Loans receivable, net, increased by $70.4 million, or 12.3%, to $641.5
million at September 30, 1997, compared to $571.1 million at December 31,
1996. Such increase was the result of a $18.4 million, or 80.1%, increase
in commercial real estate loans, a $16.6 million, or 45.9%, increase in
commercial business loans, a $5.9 million, or 22.9%, increase in home equity
loans, a $34.8 million, or 66.4%, increase in indirect automobile loans and
a $3.5 million, or 8.4%, increase in all other consumer loans. Such
increases were partially offset by a $7.5 million, or 1.9%, decrease in
single-family residential loans. The changes in the loan portfolio reflect
management's efforts to increase the originations of commercial real estate,
commercial business and indirect automobile loans. Such loans generally are
considered to involve more risk than 1-4 family residential mortgage loans,
but generally have higher yields. The Company's loan to deposit ratio at
September 30, 1997 was 81.9% compared to 75.1% at December 31, 1996. For
additional information on loans, see Note 2 to the Notes to Consolidated
Financial Statements.
The increase in loans receivable was funded primarily by a decrease in
interest bearing deposits at other institutions, a decrease in investment
securities available for sale, a decrease in mortgage-backed securities and
by an increase in customer deposits.
Interest bearing deposits at other institutions decreased $15.5 million, or
36.5%, to $27.0 million at September 30, 1997, compared to $42.6 million at
December 31, 1996.
The Company's investment securities available for sale decreased $10.1
million, or 9.9%, to $91.1 million at September 30, 1997, compared to $101.1
million at December 31, 1996. Such decrease was the result of the maturity
or redemption of $40.6 million of investment securities, which was partially
offset by the purchase of $30.3 million of investment securities together
with a $184,000 increase in the market value of such securities and $106,000
of premium amortization on such securities.
Mortgage-backed securities decreased $24.0 million, or 15.9%, from December
31, 1996 to September 30, 1997. Such decrease was attributable entirely to
repayments.
Deposits increased $22.9 million, or 3.0%, to $783.2 million at September
30, 1997, compared to $760.3 million at December 31, 1996. Such increase
was due to $2.9 million of net new deposits together with $20.0 million of
interest credited.
Advances from the FHLB of Dallas decreased $760,000, or 1.6%, to $47.0
million at September 30, 1997, compared to $47.8 million at December 31,
1996. The decrease in advances was attributable to scheduled payments
made.
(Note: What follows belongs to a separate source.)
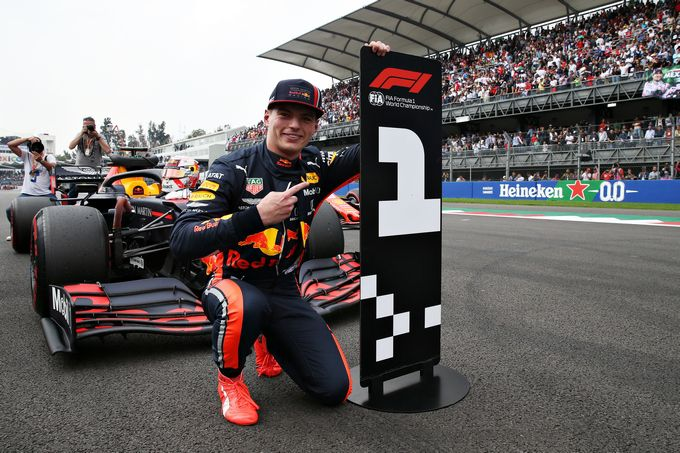 Max Verstappen Red Bull Racing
The advances are amortizing, fixed-rate and long term and were used
to fund originations of fixed-rate, long term single-family residential
loans.
Total stockholders' equity increased $1.2 million, or 1.1%, to $115.3
million at September 30,
10
<PAGE> 11
1997. The increase was the result of the Company's net income of $4.8
million, $1.2 million of common stock released by the ESOP, $308,000 of
common stock earned by participants of the Recognition and Retention Plan
and a $121,000, after deferred taxes, increase in net unrealized gains on
securities available for sale, which was partially offset by the declaration
of cash dividends on common stock of $2.1 million and $3.1 million of stock
repurchased into treasury.
RESULTS OF OPERATIONS
The Company reported net income of $1.3 million for the three months ended
September 30, 1997, compared to a net loss of $193,000 during the three
month period ended September 30, 1996. Net income for the three months
ended September 30, 1996 included a one-time SAIF assessment of $2.9
million. Excluding the SAIF assessment and its tax effect, net income for
the three months ended September 30, 1996 was $1.7 million. The Company's
net interest income increased by $1.7 million, total noninterest income
increased by $1.1 million and total noninterest expense decreased $95,000
during the three months ended September 30, 1997 compared to the third
quarter of 1996. Such changes were partially offset by a $275,000 increase
in provision for loan losses and a $1.0 million increase in income tax
expense. The change in noninterest expense includes an increase of $325,000
in the amortization of goodwill and other acquired intangibles.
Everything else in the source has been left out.